The La Plata County Republican Central Committee, from left, Treasurer, Holly Hott, Vice Chair, Colton Black, Chairman, Jim Harper, 2nd Vice Chair, Sarah Ferrell and former chairman, Travis Oliger, hold a republican caucus training session for about 30 volunteers last Thursday evening at the Durango Elks Lodge. Photo credit: Jerry McBride/Durango Herald

Colorado’s political precinct caucuses, which will be held Tuesday, March 6, are the first formal opportunity for voters to weigh-in on the candidates and issues in the 2018 election.

Precinct caucuses are meetings of registered electors within a defined geographic area who are members of a major political party, in Colorado the Republican and Democratic Party. The purpose of the caucuses is to elect precinct committee persons and delegates to party county assemblies.

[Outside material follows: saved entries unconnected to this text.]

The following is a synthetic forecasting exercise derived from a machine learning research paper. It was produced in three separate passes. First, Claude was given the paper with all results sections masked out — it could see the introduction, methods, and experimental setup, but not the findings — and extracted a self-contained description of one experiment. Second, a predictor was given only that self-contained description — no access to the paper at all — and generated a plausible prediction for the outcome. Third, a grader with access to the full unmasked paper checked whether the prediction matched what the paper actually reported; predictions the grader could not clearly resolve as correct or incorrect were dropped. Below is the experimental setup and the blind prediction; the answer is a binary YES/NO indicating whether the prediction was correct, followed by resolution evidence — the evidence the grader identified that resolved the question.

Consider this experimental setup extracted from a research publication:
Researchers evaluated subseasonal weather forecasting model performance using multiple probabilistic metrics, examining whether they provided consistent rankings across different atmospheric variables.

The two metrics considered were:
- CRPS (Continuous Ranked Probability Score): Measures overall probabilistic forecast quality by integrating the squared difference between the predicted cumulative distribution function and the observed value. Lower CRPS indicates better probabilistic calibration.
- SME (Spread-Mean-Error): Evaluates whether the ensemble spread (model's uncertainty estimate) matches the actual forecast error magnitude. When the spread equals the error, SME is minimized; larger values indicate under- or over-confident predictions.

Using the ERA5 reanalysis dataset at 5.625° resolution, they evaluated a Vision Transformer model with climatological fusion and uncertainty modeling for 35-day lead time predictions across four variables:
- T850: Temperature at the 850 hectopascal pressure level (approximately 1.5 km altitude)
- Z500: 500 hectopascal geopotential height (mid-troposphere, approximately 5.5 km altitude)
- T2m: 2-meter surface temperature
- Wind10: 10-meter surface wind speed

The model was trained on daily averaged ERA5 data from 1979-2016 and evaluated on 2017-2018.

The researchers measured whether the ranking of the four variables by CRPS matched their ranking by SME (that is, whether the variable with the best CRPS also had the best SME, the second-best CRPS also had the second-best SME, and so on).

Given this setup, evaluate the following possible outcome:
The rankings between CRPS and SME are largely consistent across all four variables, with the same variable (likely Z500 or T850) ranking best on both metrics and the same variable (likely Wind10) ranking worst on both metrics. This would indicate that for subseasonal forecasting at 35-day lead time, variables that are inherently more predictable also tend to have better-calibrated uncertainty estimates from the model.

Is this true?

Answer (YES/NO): NO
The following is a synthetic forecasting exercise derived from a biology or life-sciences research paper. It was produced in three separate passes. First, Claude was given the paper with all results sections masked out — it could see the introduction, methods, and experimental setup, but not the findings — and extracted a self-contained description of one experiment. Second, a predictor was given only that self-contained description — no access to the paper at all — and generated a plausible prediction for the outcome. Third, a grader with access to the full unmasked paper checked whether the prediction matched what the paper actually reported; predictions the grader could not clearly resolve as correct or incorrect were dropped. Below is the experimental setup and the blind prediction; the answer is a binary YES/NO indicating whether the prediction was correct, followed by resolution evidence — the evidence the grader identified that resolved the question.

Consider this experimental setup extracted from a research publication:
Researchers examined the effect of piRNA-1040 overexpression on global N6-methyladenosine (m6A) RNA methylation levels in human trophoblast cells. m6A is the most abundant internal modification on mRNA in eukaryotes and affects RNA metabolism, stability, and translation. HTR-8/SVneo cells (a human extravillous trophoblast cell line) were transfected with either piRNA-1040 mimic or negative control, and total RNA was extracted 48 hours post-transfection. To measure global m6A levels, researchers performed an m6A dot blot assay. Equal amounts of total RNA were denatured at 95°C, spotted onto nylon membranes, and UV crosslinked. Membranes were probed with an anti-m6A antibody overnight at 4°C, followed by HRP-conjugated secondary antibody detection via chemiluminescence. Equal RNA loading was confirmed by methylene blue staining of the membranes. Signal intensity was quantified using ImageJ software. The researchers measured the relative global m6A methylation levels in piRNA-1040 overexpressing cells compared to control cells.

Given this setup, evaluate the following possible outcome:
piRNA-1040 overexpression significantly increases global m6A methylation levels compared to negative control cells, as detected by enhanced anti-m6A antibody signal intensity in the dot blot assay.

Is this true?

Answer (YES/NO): YES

The caucuses are also the place where new ideas bubble-up and begin to be discussed, debated and refined by committed individuals who have the power to shape the future of their party.

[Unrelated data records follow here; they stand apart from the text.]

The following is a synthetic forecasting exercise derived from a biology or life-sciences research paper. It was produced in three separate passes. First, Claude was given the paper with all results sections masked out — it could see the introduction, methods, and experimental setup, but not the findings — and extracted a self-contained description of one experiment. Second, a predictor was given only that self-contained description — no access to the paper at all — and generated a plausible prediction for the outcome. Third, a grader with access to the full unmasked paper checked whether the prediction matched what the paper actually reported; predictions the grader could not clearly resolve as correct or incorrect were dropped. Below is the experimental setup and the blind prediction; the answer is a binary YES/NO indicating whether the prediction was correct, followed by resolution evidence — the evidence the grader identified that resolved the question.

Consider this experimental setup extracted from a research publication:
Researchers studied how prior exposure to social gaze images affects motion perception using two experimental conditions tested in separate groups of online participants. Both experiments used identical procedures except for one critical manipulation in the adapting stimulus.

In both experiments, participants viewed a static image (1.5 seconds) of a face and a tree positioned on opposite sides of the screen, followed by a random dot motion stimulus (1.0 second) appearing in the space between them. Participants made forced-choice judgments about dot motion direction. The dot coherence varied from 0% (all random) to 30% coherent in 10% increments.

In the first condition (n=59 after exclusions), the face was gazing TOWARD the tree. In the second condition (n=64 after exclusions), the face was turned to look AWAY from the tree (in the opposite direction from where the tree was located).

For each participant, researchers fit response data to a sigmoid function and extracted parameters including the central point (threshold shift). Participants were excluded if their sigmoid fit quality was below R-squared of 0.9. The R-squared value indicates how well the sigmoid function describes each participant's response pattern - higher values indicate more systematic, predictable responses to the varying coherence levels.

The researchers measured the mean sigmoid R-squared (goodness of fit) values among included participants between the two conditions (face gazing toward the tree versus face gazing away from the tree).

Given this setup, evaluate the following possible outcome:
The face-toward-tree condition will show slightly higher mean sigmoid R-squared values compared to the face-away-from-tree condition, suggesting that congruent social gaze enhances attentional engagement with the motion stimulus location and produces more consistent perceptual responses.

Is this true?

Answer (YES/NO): NO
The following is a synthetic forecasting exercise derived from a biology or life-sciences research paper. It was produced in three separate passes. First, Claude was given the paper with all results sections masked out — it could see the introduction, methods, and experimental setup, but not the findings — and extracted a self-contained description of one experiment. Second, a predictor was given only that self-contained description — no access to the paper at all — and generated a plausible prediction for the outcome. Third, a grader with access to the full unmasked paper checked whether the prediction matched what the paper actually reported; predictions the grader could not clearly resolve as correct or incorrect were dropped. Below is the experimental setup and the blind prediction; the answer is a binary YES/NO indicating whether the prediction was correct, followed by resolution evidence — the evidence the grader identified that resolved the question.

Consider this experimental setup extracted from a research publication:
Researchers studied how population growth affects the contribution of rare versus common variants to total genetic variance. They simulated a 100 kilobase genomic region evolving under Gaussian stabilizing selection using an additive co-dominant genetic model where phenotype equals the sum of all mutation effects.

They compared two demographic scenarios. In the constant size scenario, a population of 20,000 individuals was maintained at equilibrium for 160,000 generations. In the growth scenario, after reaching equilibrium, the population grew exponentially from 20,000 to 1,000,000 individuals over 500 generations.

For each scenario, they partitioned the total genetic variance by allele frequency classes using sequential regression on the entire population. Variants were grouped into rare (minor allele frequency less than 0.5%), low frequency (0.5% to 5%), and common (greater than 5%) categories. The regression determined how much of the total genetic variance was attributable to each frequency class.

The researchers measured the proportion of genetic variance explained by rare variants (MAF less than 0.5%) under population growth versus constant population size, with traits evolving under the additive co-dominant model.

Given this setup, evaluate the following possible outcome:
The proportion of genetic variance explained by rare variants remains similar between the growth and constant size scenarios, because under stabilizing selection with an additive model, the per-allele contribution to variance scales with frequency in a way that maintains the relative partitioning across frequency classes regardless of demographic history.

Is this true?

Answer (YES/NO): NO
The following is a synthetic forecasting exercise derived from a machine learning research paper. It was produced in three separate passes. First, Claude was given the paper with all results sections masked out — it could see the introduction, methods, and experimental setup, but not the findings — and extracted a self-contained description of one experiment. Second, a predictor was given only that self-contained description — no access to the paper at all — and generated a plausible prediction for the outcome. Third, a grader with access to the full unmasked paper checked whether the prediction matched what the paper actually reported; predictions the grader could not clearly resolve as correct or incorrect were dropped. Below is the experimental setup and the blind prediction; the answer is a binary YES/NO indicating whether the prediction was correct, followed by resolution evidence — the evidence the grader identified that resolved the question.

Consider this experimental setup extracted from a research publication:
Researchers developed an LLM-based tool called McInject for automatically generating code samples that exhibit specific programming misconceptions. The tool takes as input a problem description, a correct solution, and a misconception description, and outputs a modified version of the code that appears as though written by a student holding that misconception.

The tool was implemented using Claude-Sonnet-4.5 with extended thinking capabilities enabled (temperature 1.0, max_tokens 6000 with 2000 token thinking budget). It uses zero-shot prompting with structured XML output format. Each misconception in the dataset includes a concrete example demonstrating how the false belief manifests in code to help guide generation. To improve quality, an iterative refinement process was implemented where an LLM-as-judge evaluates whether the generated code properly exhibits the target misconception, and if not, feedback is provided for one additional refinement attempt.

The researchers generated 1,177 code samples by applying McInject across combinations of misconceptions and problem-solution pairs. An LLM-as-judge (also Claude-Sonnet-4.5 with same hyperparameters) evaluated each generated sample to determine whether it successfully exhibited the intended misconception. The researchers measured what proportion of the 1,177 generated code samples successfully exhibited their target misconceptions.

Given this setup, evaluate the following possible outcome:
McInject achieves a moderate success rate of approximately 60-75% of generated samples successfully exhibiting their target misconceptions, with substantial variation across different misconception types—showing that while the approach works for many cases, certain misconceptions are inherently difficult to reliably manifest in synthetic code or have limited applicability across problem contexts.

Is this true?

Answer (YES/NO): NO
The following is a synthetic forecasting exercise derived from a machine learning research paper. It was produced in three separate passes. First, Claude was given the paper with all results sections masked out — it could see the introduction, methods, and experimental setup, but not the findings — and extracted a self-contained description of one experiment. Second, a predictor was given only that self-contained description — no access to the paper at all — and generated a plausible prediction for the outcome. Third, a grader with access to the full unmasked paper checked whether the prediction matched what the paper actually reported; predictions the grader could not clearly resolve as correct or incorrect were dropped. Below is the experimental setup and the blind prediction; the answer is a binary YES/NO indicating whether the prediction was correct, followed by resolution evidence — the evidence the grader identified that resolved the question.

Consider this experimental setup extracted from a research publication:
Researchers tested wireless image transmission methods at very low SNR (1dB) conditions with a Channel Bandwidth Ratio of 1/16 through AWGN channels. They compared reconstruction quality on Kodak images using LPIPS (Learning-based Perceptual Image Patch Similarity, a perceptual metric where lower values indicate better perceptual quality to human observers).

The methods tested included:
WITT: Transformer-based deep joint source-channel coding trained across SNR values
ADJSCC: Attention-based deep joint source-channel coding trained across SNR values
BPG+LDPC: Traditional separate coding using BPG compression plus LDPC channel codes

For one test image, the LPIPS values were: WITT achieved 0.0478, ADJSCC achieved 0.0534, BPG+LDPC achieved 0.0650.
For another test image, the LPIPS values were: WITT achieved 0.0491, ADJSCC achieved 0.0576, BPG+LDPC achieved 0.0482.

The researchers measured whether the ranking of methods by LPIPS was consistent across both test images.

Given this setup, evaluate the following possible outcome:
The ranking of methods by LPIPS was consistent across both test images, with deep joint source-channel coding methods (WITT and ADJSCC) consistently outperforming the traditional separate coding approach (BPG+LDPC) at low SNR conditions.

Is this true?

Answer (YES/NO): NO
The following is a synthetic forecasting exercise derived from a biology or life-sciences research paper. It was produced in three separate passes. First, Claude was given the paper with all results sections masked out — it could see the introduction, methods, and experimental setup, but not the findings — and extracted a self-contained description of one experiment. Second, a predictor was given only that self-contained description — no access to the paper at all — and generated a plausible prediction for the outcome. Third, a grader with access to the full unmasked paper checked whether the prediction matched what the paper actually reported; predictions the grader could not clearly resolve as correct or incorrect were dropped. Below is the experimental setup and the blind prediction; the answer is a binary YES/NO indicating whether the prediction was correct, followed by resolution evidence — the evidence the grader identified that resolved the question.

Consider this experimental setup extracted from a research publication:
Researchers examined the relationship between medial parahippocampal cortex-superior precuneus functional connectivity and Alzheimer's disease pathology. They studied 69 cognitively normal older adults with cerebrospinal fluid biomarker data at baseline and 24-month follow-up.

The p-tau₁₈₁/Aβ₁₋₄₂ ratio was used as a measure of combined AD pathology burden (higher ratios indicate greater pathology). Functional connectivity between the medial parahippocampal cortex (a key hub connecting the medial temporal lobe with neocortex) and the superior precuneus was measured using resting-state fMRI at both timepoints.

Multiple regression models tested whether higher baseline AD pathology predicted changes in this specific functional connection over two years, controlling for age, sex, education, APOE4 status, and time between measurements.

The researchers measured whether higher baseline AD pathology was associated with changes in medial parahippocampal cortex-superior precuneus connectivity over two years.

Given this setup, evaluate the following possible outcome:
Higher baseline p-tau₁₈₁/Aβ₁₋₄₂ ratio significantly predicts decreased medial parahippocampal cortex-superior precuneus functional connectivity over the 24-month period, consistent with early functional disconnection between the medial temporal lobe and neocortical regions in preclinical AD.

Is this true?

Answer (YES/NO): NO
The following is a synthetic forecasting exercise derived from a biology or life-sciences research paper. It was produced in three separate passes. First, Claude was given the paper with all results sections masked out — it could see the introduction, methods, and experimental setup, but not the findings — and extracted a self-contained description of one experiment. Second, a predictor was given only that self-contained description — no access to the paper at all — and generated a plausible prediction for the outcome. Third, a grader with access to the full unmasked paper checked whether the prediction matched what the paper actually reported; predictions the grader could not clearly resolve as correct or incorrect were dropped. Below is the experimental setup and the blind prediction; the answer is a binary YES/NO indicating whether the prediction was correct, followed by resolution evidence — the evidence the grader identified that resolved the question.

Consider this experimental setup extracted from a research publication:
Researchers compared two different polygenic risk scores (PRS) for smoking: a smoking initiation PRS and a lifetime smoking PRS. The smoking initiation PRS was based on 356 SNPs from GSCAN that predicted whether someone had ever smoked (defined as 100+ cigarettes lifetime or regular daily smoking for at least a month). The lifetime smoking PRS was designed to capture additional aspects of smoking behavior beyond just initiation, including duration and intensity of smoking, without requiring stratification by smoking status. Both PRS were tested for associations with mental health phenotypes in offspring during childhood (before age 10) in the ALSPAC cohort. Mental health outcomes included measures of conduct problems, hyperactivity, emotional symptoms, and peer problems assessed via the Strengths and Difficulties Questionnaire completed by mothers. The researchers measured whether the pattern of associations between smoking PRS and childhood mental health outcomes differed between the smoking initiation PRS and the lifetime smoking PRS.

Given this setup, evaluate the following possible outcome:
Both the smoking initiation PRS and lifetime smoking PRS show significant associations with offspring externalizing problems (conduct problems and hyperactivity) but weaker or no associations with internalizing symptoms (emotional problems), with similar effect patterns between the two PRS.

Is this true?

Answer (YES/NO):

Those ideas may not reach the local ballot in November or the national stage for years or perhaps decades, and others will drop from view without notice. But a few, hatched in local precincts under the care of voters, not professional politicians, will take flight. That’s politics.

And this is where it starts. This is the ground floor of partisan decision-making, and participation is in everyone’s best interests. It’s a shame more people don’t take part.

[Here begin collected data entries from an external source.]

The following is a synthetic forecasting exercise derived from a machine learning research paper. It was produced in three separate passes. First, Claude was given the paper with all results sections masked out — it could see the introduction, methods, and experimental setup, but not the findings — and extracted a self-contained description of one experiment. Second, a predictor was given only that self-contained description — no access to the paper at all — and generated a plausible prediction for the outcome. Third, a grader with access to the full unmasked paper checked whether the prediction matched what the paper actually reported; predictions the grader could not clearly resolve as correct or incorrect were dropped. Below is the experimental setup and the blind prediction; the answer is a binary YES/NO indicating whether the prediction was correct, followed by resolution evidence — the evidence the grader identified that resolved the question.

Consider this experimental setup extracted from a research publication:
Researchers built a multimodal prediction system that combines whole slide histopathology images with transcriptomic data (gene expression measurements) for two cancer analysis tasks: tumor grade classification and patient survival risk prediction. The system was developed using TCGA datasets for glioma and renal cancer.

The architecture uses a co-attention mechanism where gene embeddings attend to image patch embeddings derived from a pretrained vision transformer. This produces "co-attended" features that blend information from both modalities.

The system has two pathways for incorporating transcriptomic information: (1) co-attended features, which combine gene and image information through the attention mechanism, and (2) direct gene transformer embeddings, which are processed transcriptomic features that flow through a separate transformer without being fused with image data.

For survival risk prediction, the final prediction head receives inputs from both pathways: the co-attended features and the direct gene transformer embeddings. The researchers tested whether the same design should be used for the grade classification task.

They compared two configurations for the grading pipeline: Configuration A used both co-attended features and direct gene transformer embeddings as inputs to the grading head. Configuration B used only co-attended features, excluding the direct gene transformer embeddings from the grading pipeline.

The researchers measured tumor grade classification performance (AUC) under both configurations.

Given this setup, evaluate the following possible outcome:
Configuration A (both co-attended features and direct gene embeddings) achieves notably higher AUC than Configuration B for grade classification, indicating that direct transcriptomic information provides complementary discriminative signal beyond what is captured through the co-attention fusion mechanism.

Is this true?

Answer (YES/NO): NO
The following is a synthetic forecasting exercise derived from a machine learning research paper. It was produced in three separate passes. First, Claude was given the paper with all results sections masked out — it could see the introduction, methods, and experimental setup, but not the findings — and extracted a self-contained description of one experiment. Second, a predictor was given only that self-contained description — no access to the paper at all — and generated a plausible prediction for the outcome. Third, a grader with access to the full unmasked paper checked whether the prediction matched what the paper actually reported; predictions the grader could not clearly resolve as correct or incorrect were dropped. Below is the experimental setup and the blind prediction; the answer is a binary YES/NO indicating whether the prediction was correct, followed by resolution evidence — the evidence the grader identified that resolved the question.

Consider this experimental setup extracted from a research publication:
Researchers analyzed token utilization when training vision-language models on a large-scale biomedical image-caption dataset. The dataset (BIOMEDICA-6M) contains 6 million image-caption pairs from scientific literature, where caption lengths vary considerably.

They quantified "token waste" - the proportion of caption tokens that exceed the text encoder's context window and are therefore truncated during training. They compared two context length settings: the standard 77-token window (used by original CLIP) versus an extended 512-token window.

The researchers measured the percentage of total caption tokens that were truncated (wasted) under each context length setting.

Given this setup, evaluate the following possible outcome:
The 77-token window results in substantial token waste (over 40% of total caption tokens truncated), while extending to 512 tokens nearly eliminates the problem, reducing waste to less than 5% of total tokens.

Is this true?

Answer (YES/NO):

Unregistered voters, unaffiliated voters, those who are registered as members of what the state considers “minor” parties, and others who wanted to switch, had until January 8 to register as Republican or Democrat to participate in the caucus of one of those parties.

As a general rule, with many exceptions, Greens caucus with Democrats, Libertarians with Republicans, and so on, but other voters cross wider gaps. Most of the rural counties of Western Colorado have quite a few registered “Republicans” who may never vote for a Republican in the general election, because in places where one party dominates, decisions made early in the election season determine November’s victors.

Because the state has so many voters who are, for the rest of the year, unaffiliated, those who are registered with a party for caucuses, assemblies and primaries can make a sizeable difference.

That system may not seem fair, as it allows influence in a political party by people who are not, by affinity, members, but the United States allows any eligible voter to vote for any eligible candidate, and that’s a right that shouldn’t be surrendered.

So go ahead; Caucus! Visit laplatacountyclerk.org and click on “elections” or call the La Plata County clerk’s office at 382-6296 to determine the location of your caucus.

Then, spend the time and energy to be part of representative democracy in the United States of America.

All our political issues, from the most local to the most global, demand our best ideas, greatest minds and most dedicated effort.

This is not the year to let others make decisions on your behalf.